Given that roots of $x^3+bx+c=0$ are $\alpha , \beta , \gamma$

Also given that

$\beta \gamma =1=-\alpha$

$\Rightarrow \alpha =-1...\left(\mathrm{i}\right)$

Now let us apply the relation between the roots of the cubic equation with the coefficients.

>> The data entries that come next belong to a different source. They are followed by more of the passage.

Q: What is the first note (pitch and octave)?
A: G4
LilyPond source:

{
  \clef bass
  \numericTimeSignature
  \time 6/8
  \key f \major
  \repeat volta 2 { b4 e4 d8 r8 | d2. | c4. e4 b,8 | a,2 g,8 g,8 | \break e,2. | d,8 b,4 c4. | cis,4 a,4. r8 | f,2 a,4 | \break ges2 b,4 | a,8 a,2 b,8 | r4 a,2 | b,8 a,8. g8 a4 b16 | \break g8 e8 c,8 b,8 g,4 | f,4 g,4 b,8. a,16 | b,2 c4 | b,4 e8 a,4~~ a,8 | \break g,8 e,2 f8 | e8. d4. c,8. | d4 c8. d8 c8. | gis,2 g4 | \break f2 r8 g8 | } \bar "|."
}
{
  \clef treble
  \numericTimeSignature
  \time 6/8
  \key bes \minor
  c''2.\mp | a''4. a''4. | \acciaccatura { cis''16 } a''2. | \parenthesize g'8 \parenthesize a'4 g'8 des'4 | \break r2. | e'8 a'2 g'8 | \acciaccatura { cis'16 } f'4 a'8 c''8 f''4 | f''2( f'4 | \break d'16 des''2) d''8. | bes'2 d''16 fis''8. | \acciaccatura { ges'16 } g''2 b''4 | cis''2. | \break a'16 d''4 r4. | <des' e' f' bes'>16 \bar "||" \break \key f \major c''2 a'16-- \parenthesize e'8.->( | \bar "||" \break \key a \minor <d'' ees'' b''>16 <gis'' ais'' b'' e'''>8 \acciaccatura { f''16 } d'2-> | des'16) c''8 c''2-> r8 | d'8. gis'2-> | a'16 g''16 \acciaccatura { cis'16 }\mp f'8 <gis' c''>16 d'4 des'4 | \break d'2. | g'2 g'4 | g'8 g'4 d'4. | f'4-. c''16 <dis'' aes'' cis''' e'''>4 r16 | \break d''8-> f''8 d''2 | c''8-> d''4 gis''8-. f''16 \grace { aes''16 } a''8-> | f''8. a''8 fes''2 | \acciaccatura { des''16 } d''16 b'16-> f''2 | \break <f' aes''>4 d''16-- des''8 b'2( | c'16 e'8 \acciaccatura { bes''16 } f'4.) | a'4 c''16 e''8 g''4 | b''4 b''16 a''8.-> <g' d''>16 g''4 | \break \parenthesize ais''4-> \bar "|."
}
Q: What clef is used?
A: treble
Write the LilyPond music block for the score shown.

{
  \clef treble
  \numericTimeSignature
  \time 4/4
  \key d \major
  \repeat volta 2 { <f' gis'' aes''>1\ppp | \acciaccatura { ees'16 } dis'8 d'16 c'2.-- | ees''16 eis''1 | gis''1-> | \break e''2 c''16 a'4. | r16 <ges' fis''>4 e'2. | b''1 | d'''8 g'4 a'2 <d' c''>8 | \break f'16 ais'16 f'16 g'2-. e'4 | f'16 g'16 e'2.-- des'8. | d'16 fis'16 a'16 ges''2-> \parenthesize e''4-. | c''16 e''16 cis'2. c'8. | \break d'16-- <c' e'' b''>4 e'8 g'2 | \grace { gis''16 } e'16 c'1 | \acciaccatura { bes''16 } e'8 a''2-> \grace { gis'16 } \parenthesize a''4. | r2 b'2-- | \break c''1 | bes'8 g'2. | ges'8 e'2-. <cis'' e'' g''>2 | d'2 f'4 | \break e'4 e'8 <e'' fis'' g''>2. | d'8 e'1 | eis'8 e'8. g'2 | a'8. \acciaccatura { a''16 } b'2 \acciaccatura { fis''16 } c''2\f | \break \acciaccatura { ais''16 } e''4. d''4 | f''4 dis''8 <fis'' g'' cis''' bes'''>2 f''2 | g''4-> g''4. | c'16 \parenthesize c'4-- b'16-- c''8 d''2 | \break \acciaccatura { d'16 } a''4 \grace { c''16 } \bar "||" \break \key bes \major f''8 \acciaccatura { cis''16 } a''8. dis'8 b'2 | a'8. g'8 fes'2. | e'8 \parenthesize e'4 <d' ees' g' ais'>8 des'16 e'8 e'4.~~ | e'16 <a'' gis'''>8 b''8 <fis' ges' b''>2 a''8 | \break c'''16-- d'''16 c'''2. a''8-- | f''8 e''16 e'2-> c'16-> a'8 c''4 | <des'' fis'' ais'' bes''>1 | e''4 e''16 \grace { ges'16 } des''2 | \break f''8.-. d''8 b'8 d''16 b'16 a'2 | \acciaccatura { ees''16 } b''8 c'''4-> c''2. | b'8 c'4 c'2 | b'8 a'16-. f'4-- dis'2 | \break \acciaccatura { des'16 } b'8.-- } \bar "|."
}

$\Rightarrow \alpha +\beta +\gamma =0...\left(\mathrm{ii}\right)$

$\Rightarrow \alpha \beta \gamma =-c...\left(\mathrm{iii}\right)$

$\Rightarrow \left(-1\right)\left(1\right)=-c$

$\therefore c=1...\left(\mathrm{iv}\right)$

On substituting the value of $\alpha =-1$ in eq $\left(ii\right)$ we get,

$\beta +\gamma =1...\left(\mathrm{v}\right)$

$\because \alpha \beta +\beta \gamma +\gamma \alpha =b$

$\Rightarrow \alpha \left(\beta +\gamma \right)+\beta \gamma =b$

$\therefore b=0...\left(\mathrm{vi}\right)$

Hence, equation will be,

$x^3+1=0$

Whose roots will be, $-1,-\omega , -{\omega }^2$

We know that $1+\omega +{\omega }^2=0$

$\Rightarrow \alpha +\beta +\gamma =0$

$\Rightarrow -1+\beta +\gamma =0$

$\therefore \beta =-\omega , \gamma =-{\omega }^2...\left(\mathrm{vii}\right)$

$\Rightarrow {\beta }^3=-{\omega }^3=-1$ and $\Rightarrow {\gamma }^3=-{\omega }^6=-1$

Hence the value of 

$b^3+2c^3-3{\alpha }^3-6{\beta }^3-8{\gamma }^3$ is

$=0+2+3+6+8$

$=19$

Hence this is the correct option.